▶ [SET EXERCISE A] Quote the article word for word, starting at the words "Written By Garga" and ending after "Banik. Game on!".

Religious imperialism at the heart of a plural society

Written By Garga Chatterjee | Updated:

In the competition to match a city like Riyadh in free-thinking, pluralism and culture, Mumbai raced past Kolkata by threatening MF Husain and disrupting the exhibition of his paintings of goddesses. Kolkata struck back by expelling Taslima Nasreen, giving in to the threats by some angry Muslims. In a classic ‘one-two combo’, Kolkata thereafter successfully kept Salman Rushdie out of its limits. But recently Mumbai roared back in the race by despatching its best sons of the Hindu Janjagruti Samiti (HJS) to the Jehangir Art Gallery to remove paintings of goddess Kali by Eleena Banik. Game on!

This is a dangerous game. In a plural society, how is anyone able to violently attack, threaten, issue death-threats and shut down other voices? The plurality of divine forms in the subcontinent does not originate from scriptures and strictures, but from the agency of humans, however negligible in number, to be able to own, disown, partially own, partially disown, conceive and re-conceive the divine. I want to remind thikadars of divine propriety that as far as my gods and goddesses are concerned, I don’t need their middle-man service.

HJS’s targeting of mother goddess Kali has forced me to respond, especially because I am from a Bengali Shakto (followers of divine mother) family. Our ancestral worshipping of the divine mother goes back at least four hundred years. We take our Kali seriously and don’t take ‘jagruti’ lessons from goons at an art gallery.

▶ [DATA SHOWN]
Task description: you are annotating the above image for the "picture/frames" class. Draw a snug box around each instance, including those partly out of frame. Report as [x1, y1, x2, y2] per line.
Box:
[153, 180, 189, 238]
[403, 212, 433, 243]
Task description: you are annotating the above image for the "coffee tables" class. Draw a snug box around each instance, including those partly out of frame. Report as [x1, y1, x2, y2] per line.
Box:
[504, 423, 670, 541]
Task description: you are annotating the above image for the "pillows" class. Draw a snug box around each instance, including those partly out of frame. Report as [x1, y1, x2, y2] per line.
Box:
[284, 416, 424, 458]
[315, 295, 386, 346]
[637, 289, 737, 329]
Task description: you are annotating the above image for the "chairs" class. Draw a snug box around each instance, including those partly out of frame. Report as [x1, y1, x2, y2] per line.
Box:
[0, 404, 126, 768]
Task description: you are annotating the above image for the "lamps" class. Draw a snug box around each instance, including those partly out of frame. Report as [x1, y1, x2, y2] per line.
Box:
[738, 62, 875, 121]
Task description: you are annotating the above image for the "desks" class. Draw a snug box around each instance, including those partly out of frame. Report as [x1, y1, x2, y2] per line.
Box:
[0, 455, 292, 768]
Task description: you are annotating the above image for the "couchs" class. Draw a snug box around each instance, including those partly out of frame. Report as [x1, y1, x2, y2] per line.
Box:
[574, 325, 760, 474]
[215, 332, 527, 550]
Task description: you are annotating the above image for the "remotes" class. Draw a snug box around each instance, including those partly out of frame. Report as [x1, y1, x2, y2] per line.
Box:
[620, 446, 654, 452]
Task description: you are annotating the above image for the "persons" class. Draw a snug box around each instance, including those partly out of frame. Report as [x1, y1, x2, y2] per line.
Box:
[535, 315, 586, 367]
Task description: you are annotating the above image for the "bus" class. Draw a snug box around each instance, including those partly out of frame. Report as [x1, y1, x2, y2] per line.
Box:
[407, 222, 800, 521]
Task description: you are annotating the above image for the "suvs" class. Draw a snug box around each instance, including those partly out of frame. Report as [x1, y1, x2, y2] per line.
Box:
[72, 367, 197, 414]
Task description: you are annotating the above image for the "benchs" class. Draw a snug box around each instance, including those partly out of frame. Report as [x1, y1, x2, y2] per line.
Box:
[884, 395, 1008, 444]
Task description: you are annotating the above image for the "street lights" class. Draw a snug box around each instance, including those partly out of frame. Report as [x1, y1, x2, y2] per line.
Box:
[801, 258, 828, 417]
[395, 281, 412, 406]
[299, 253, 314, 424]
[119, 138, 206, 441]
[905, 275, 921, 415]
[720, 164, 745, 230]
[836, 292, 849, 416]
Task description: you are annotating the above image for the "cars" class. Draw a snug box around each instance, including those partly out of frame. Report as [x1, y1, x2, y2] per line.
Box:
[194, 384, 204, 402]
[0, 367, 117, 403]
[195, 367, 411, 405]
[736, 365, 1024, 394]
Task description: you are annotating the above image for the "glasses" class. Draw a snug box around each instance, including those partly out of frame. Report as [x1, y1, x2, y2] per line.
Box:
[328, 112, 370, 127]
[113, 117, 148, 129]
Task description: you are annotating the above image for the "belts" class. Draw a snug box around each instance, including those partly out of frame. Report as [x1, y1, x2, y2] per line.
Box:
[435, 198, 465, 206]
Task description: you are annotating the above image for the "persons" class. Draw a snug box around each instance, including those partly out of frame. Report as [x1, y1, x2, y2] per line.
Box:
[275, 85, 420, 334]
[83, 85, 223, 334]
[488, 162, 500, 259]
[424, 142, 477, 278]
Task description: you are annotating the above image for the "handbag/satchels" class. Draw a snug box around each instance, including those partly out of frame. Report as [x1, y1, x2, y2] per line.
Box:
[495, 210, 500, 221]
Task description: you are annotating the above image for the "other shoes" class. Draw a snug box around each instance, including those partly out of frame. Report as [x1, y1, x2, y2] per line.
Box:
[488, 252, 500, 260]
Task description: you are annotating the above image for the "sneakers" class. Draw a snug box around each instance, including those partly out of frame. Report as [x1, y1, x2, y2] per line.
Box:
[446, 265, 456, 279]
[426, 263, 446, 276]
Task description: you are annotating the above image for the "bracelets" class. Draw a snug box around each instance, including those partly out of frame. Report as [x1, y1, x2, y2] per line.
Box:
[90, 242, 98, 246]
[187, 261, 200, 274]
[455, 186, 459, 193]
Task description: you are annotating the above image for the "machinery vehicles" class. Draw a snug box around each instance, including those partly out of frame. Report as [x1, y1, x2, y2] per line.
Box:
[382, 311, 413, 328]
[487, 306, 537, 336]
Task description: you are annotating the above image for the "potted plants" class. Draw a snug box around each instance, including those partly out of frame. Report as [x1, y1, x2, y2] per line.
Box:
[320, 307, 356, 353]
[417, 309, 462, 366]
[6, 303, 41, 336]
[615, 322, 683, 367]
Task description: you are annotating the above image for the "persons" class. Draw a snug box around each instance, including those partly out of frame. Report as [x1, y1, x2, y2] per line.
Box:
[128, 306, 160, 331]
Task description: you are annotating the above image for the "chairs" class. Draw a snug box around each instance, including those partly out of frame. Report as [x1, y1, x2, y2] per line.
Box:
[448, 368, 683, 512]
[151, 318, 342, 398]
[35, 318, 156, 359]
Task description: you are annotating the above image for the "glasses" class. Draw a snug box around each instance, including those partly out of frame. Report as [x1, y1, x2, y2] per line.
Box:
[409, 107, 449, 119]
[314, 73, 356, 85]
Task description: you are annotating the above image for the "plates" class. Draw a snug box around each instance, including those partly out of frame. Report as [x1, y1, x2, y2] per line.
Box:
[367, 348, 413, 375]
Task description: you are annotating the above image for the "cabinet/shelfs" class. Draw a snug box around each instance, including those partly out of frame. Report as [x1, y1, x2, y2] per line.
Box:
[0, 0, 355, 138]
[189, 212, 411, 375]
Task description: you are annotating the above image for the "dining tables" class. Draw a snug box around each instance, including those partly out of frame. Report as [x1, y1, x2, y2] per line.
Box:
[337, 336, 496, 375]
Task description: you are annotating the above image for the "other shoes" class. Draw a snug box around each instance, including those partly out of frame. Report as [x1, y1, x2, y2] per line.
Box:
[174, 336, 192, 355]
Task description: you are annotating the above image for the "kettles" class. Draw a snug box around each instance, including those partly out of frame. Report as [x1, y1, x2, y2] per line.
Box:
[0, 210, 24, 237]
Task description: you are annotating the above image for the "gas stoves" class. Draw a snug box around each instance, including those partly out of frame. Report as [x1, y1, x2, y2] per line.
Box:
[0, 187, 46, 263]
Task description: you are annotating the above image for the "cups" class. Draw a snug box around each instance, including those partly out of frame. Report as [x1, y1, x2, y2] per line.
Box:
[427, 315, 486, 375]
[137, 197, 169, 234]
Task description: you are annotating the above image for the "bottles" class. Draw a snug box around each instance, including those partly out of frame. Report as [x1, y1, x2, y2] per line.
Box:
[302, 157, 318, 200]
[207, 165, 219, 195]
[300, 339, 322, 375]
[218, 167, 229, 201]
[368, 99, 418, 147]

▶ [SET EXERCISE B] Rewrite the lines of the listing from its first line through the line that has "[620, 446, 654, 452]", replacing "couchs" with "couches" and keeping everything else the same. Give only those lines.

▶ [CORRECT RESPONSE A]
Written By Garga Chatterjee | Updated:

In the competition to match a city like Riyadh in free-thinking, pluralism and culture, Mumbai raced past Kolkata by threatening MF Husain and disrupting the exhibition of his paintings of goddesses. Kolkata struck back by expelling Taslima Nasreen, giving in to the threats by some angry Muslims. In a classic ‘one-two combo’, Kolkata thereafter successfully kept Salman Rushdie out of its limits. But recently Mumbai roared back in the race by despatching its best sons of the Hindu Janjagruti Samiti (HJS) to the Jehangir Art Gallery to remove paintings of goddess Kali by Eleena Banik. Game on!

▶ [CORRECT RESPONSE B]
Task description: you are annotating the above image for the "picture/frames" class. Draw a snug box around each instance, including those partly out of frame. Report as [x1, y1, x2, y2] per line.
Box:
[153, 180, 189, 238]
[403, 212, 433, 243]
Task description: you are annotating the above image for the "coffee tables" class. Draw a snug box around each instance, including those partly out of frame. Report as [x1, y1, x2, y2] per line.
Box:
[504, 423, 670, 541]
Task description: you are annotating the above image for the "pillows" class. Draw a snug box around each instance, including those partly out of frame. Report as [x1, y1, x2, y2] per line.
Box:
[284, 416, 424, 458]
[315, 295, 386, 346]
[637, 289, 737, 329]
Task description: you are annotating the above image for the "chairs" class. Draw a snug box around each instance, including those partly out of frame. Report as [x1, y1, x2, y2] per line.
Box:
[0, 404, 126, 768]
Task description: you are annotating the above image for the "lamps" class. Draw a snug box around each instance, including those partly out of frame. Report as [x1, y1, x2, y2] per line.
Box:
[738, 62, 875, 121]
Task description: you are annotating the above image for the "desks" class. Draw a snug box around each instance, including those partly out of frame. Report as [x1, y1, x2, y2] per line.
Box:
[0, 455, 292, 768]
Task description: you are annotating the above image for the "couches" class. Draw a snug box around each instance, including those partly out of frame. Report as [x1, y1, x2, y2] per line.
Box:
[574, 325, 760, 474]
[215, 332, 527, 550]
Task description: you are annotating the above image for the "remotes" class. Draw a snug box around each instance, including those partly out of frame. Report as [x1, y1, x2, y2] per line.
Box:
[620, 446, 654, 452]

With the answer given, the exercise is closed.